Front-month U.S. natural gas futures slumped 1.8 cents, or around 0.7%, to $2.682 per million British thermal units (btu) by 8:55AM ET (1255GMT).
The commodity lost about 1.2% last week, after weather forecasts showed that temperatures won't be as cold as previously expected.
Market experts warned that futures are likely to remain vulnerable in the near-term as below-normal temperatures in April mean less than they do in January and February.
Spring usually sees the weakest demand for natural gas in the U.S, as the absence of extreme temperatures curbs demand for heating and air conditioning.
Meanwhile, market participants looked ahead to this week's storage data due on Thursday, which is expected to show a draw in a range between 8 and 20 billion cubic feet (bcf) in the week ended April 6.
That compares with a decline of 29 bcf in the preceding week, an increase of 10 bcf a year earlier and a five-year average rise of 9 bcf.

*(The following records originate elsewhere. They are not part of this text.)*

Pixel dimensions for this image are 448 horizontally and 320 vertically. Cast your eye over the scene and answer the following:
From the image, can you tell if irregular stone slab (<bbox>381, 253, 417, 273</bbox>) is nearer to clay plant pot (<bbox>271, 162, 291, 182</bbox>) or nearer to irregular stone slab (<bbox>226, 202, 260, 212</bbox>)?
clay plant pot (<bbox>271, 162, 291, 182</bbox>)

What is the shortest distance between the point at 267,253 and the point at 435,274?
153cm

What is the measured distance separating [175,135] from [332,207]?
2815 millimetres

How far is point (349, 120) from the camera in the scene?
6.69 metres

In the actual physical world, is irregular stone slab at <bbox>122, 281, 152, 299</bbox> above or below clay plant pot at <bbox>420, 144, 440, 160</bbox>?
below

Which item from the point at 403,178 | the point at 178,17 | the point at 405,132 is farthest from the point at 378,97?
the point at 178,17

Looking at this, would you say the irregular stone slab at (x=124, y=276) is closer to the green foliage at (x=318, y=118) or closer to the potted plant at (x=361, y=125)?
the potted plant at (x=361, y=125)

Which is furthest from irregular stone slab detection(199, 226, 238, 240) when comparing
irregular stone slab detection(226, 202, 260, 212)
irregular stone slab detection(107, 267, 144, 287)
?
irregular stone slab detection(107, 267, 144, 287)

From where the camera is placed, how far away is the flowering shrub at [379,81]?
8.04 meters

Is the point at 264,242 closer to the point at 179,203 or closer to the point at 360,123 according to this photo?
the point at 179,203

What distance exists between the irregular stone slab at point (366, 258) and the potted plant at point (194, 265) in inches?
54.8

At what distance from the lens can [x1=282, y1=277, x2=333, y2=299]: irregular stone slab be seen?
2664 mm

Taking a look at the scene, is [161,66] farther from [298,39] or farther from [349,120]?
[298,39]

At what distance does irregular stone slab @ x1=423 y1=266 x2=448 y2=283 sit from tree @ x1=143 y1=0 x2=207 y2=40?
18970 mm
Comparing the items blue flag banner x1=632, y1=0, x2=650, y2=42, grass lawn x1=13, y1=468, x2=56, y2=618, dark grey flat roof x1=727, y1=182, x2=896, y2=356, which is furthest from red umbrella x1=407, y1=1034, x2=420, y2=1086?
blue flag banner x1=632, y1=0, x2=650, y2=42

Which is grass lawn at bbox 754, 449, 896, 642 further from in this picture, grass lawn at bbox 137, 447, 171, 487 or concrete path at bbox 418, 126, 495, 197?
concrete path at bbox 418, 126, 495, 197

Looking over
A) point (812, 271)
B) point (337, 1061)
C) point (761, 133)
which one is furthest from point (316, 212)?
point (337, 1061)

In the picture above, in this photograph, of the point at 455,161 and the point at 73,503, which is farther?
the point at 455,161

Total natural gas in storage currently stands at 1.354 trillion cubic feet (tcf), according to the U.S. Energy Information Administration.
That figure is 697 bcf, or around 34%, lower than levels at this time a year ago, and 347 bcf, or roughly 20.4%, below the five-year average for this time of year.
Record high domestic production levels have overshadowed the fact that stocks in storage are well below their seasonal averages for this time of year.